By Associate Professor Chris Barnes
Published December 2021
Neutropenia is a common laboratory abnormality which may be detected incidentally during routine investigations. Reference ranges for neutrophil counts vary with age and ethnicity. A neutrophil count less than 1.5 X 10^9/l is considered low with severe neutropenia defined as a neutrophil count less than 0.5 X 10^9/l. Neutrophils are essential components of the immune system and neutropenia may be associated with a risk of life threatening infections, with this risk increasing with the degree of neutropenia.
Benign ethnic neutropenia
Benign ethnic neutropenia (BEN) is a condition observed in individuals of African descent and is characterised by a reduced absolute neutrophil count of less than 1.50 X 10^9/l in the absence of secondary causes. In contrast to other causes of neutropenia, BEN does not increase risk of oral or systemic infections.
Function of the neutrophil
Neutrophils are produced in the bone marrow in very large numbers (approximately 100 billion are produced each day). Neutrophils monitor for microbial infection and respond with phagocytosis, degranulation and the formation of neutrophil extracellular traps (NETS) responsible for containing microbial infection that is too large to be ingested. Neutrophils are also a critical part of the immune and inflammatory pathways responding by producing cytokines and other inflammatory factors (Rosales Front Physiol 2018).
Causes of neutropenia
Mild neutropenia
Mild neutropenia (a neutrophil count ranging
from 1.0 – 1.5 X 10^9/l) is a common laboratory abnormality. Usually not associated with any
impairment of host defence, the cause for the mild abnormality does warrant further investigation.
Common causes for transient neutropenia include viral infections such as Epstein-Barr virus infection.
In children, chronic (> 3 months) mild neutropenia may be secondary to chronic autoimmune
neutropenia of childhood which resolves spontaneously by 3–5 years of age and may last for a median of
17 months. Chronic mild neutropenia in adults may also be secondary to mild autoimmune disorders.
Patients with mild autoimmune neutropenia generally do not have an increased incidence of infection
and may respond to infection with an increase in the neutrophil count. It is worth considering
neutropenia as a sign of a broader autoimmune disorder in patients who present with symptoms of
arthralgia, joint stiffness or rashes.
Medications including anticonvulsants, antipsychotics and chemotherapy are all recognised to be associated with neutropenia.
Nutritional neutropenia
Nutritional neutropenia may be secondary to
deficiencies of vitamin B12 and folic acid or copper or may occur in the setting of severe
malnutrition. Typically, nutritional causes are associated with additional cytopenias.
Persistent severe neutropenia
Persistent severe neutropenia (neutrophil count
less than 0.5 X 10^9/l) may be associated with a significantly increased risk of overwhelming
infection. Causes for severe neutropenia include severe congenital neutropenia. Whilst severe
neutropenia in older patients may be secondary to medication effects or even occur as a result of
autoimmune or post-viral conditions, bone marrow failure syndromes should be considered.
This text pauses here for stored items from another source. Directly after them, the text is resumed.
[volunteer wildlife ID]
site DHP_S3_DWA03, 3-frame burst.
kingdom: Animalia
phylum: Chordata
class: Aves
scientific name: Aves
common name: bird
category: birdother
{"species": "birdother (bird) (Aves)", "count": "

In elderly
patients, severe neutropenia may be a manifestation of a myelodysplastic syndrome or bone marrow
infiltration disorder.
Work up of a patient with neutropenia
Careful history taking and examination is critical in the assessment of patients presenting with neutropenia. An understanding of the patient’s ethnicity including any family history is also important. It is helpful to enquire regarding illnesses around the onset of neutropenia and the presence of any symptoms of mucosal inflammation. A history of infections requiring their treatment with antibiotics or surgical drainage is important to know in order to understand the clinical significance of the neutropenia. A thorough physical examination including assessment for stigmata of autoimmune disease and presence of organomegaly is important.
The full blood count is central in the evaluation of patients presenting with neutropenia. The presence of additional cytopenias raises the possibility of a bone marrow failure syndrome. It may be appropriate to assess the neutrophil count on a repeated basis over 3 months to determine if the neutropenia is persistent. Correlation with any past full blood count analysis can be very helpful. In the setting of clinical suspicion of autoimmune disease, assessment of auto antibodies including ANA may be helpful. If an immunodeficiency is being considered, assessment of immunoglobulin levels is recommended. Assessment of haematinics may be important in the setting of concern about nutritional deficiencies.
Anti-neutrophil antibody testing is generally not recommended, acknowledging that the findings may be affected by high false-positive and false-negative results. Anti-neutrophil antibody testing is generally only performed by specialist reference laboratories.
A bone marrow examination can be helpful in patients presenting with neutropenia associated with other full blood count abnormalities or in patients presenting with unexplained chronic marked neutropenia. Bone marrow examination can be helpful to exclude myelodysplastic syndromes in elderly patients. Next generation sequencing is emerging as a useful tool particularly in the assessment of young patients presenting with severe neutropenia.